Introduction to Convolutional Neural Networks
The neural networks find their inspiration from the biological neuron which acts as a fundamental unit of the nervous system of living beings. The first attempt to model the biological neuron is the Perceptron which is a linear model for binary classification. It consists of input layers with associated weights which are summed up and send to a step function with a definite threshold, typically a Heaviside step function with the value of 0.5. The net input to a neuron is the weights on the connections multiplied by the activation incoming on the connection. A bias term is added to incorporate to account for bias in every layer. The final output from a neuron is the value of the activation function wrap around the net input value. [1]
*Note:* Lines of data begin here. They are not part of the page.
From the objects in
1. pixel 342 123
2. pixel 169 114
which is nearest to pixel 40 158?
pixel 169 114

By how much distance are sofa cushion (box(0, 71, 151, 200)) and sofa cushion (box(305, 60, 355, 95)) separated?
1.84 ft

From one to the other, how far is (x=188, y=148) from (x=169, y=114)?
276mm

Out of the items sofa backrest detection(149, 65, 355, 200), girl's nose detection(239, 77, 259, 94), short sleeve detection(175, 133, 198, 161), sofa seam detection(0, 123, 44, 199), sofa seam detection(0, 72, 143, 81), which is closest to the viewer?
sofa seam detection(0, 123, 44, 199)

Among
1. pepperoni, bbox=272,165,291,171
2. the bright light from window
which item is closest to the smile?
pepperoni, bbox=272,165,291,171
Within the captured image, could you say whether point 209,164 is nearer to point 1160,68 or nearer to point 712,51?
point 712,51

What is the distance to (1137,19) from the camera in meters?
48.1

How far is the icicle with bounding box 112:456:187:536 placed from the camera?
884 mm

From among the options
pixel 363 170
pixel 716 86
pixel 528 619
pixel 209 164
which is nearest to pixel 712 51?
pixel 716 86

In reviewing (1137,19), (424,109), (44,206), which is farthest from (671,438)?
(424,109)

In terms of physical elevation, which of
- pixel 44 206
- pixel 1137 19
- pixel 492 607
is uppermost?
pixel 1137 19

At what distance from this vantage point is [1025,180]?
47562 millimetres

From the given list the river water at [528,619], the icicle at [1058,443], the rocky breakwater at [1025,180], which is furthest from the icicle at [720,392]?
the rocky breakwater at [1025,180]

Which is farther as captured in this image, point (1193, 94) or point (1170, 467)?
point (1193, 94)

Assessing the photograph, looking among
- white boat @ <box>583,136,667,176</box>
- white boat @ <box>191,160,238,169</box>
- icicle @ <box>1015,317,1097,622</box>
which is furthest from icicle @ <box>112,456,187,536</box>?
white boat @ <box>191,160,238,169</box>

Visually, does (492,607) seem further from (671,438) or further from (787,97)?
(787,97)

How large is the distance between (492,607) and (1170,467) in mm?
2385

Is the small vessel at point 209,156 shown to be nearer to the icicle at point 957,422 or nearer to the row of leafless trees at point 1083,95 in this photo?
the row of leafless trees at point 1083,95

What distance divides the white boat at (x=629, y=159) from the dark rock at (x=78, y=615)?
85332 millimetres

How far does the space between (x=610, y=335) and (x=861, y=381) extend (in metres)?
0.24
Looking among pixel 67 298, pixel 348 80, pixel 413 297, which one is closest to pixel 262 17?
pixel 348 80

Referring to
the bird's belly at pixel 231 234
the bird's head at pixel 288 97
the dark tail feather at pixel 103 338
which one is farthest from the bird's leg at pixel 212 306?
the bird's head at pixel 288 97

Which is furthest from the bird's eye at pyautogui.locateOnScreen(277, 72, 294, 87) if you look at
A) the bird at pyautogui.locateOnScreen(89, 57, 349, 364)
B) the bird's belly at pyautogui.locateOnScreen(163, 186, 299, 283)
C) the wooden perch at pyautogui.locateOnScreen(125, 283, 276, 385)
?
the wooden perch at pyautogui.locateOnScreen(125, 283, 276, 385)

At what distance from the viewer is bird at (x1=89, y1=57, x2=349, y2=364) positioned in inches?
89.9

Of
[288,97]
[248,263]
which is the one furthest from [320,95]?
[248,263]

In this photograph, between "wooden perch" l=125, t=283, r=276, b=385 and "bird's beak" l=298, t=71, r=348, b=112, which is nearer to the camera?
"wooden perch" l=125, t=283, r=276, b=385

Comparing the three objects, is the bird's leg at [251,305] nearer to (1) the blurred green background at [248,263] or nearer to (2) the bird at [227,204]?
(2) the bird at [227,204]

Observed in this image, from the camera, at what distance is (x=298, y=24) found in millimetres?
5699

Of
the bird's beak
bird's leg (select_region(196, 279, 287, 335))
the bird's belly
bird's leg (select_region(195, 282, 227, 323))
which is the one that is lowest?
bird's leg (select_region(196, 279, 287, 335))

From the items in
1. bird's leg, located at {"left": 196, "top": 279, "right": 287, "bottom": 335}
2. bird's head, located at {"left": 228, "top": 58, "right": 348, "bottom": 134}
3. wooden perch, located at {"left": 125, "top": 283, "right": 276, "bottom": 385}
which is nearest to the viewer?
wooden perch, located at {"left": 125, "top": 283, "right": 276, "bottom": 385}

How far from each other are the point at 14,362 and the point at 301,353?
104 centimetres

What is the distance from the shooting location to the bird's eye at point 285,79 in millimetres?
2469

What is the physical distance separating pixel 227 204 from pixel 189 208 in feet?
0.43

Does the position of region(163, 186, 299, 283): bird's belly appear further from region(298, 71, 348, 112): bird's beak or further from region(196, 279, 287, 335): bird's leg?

The Convolutional Network is an architecture which is suitable for two-
dimensional array data and finds inspiration from its biological counterpart [2] where the architecture involves the processing of units with identical weight vectors and arrangement of local receptive fields in a spatial array. Their hierarchical architecture encompasses alternating subsampling layers which are analogous to simple and complex cells in the primary visual cortex [3]. CNNs perform mappings between spatially / temporally distributed arrays in arbitrary dimensions and are generally characterized by the following constraints [1]:
- Translation invariance: spatial translation has no effect on the neural weights
- Local connectivity: neural nodes which are located in spatially local regions have connections
- A progressive decrease in spatial resolution: when there is a gradual increase in the number of features
A classic CNN encompasses alternating layers of convolution and pooling. The convolution layers are tasked to extract patterns in the images which are located in a particular region. This is achieved by computing the inner product of an arbitrary convolving filter and every region of the image to obtain a feature map which is passed through a non-linear function generating activations that are further processed in the pooling layer. The most commonly used pooling functions are average and max-pooling which select the arithmetic mean and maximum of the elements in a particular pooling region, respectively. The alternating convolution and pooling layers extract varied features at each step. Succeeding this is the non-linear function which can be chosen as tanh, logistic, softmax or relu. The final layer is the fully connected layer which outputs unit class in a recognition task [3].
[1] Tan, Y.H. and Chan, C.S., 2019. Phrase-based image caption generator with hierarchical LSTM network. Neurocomputing, 333, pp.86–100.
[2] Patterson, J., 2017. Deep Learning. 1st edition. ed.: O’Reilly Media, Inc.
[3] Boden, M., 2002. A guide to recurrent neural networks and backpropagation. the Dallas project.